You have a bit of a dilemma in that what one normally does is allow the rose to grow a bit and then start training it sideways. It would have been preferable to train it from a lower level than is available with such a mature specimen. Have a look at the picture below. You want to get it as horizontal as possible, from as low a point as possible, as soon as possible.

This looks really wonky, but the effect you are going for is in the third and fourth pictures. This is two roses, by the way.

Don't use wires whatever you do. They will cut into the stems. I used the thicker tomato tape. You can see it in the pictures. It's flexible, yet strong, and has some "give" to allow the rose to expand a bit without getting cut.

I flinch to tell you this, but I think your rose is too tall to train without being cut back.
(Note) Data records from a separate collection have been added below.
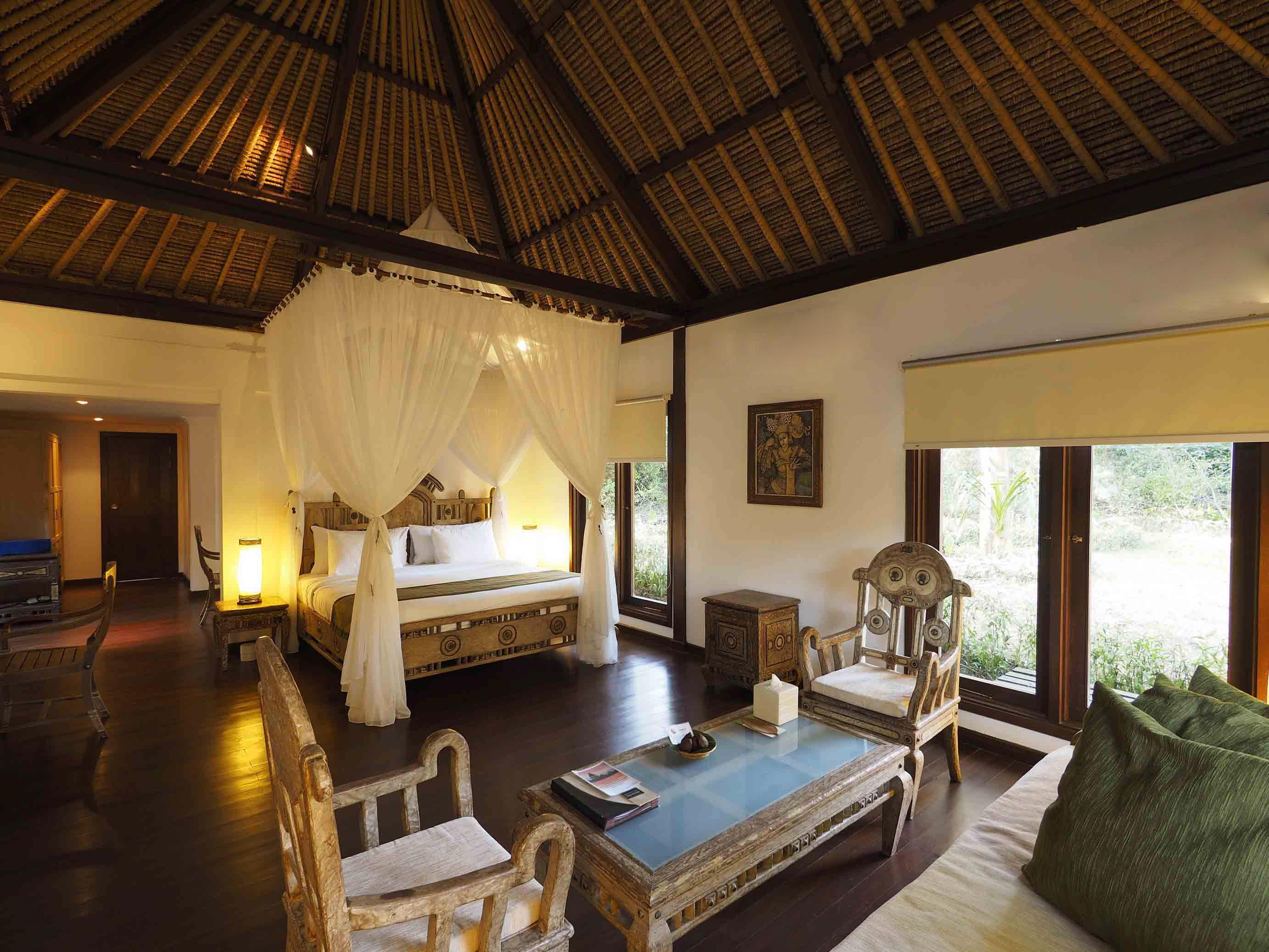 The Menjangan By Lifestyleretreats Hotel Banyuwedang Exterior photo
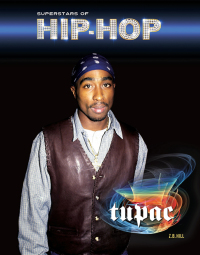 Cover image: Tupac 9781422225301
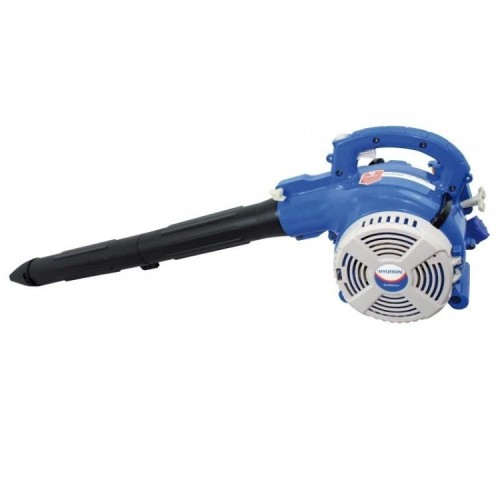 Soffiatore Aspiratore a scoppio Hyundai 35800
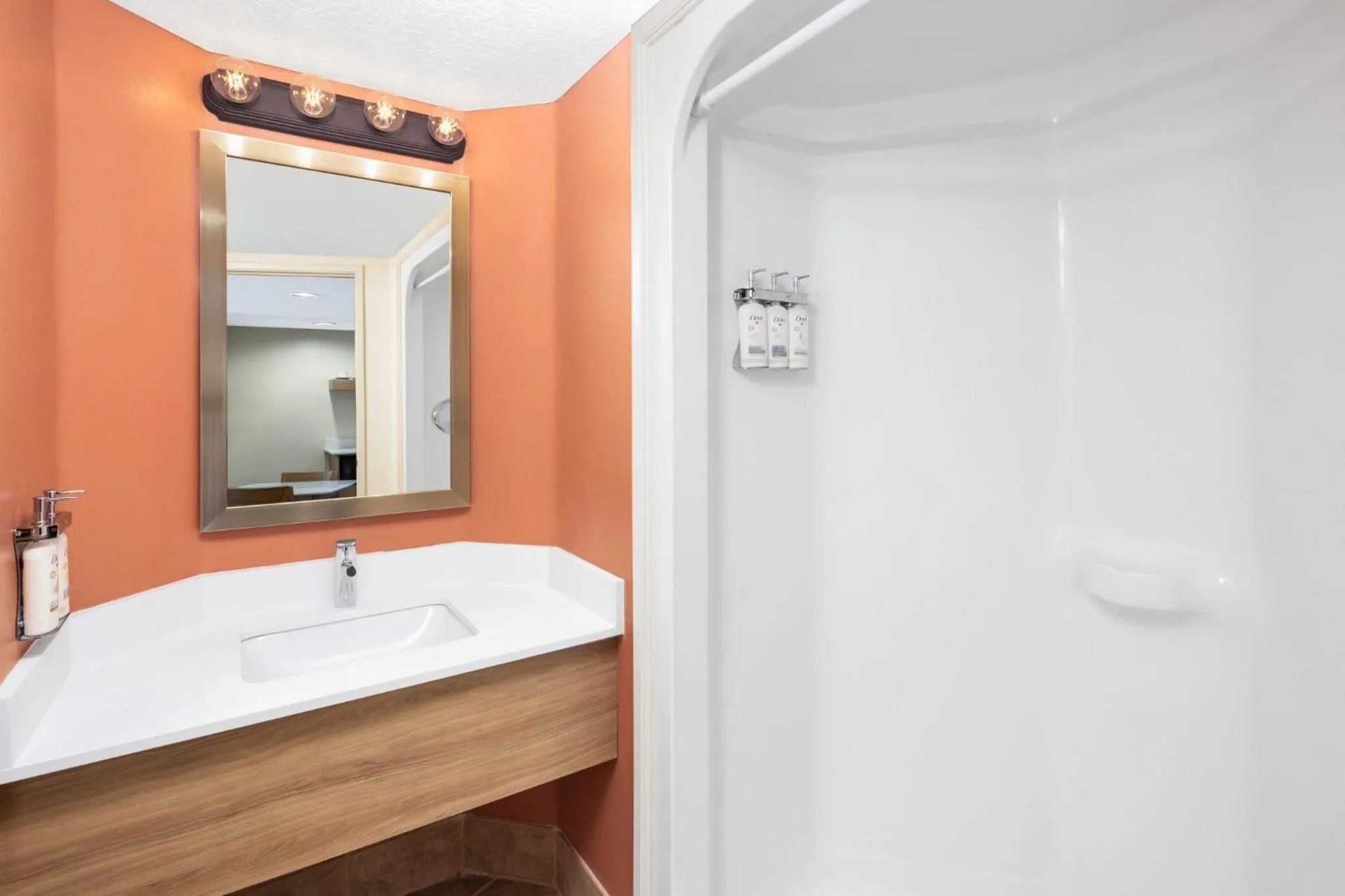 Bathroom in Holiday Inn Resort Mesquite by IHG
You do have the alternative of just enjoying it as it is and cut it back next spring so that you can train it. Unless you have stems flexible enough to move them sideways.

If I had anticipated that they would do this, I would have warned you to ask for a smaller one. I suspect that the supplier was happy to offload this huge and beautiful but difficult to train specimen.

Donna

Thumbnail by DonnaMack Thumbnail by DonnaMack Thumbnail by DonnaMack Thumbnail by DonnaMack
Sierra Foothills, CA(Zone 8a)

Donna ~ Thank you for your advice. Especially regarding using wire.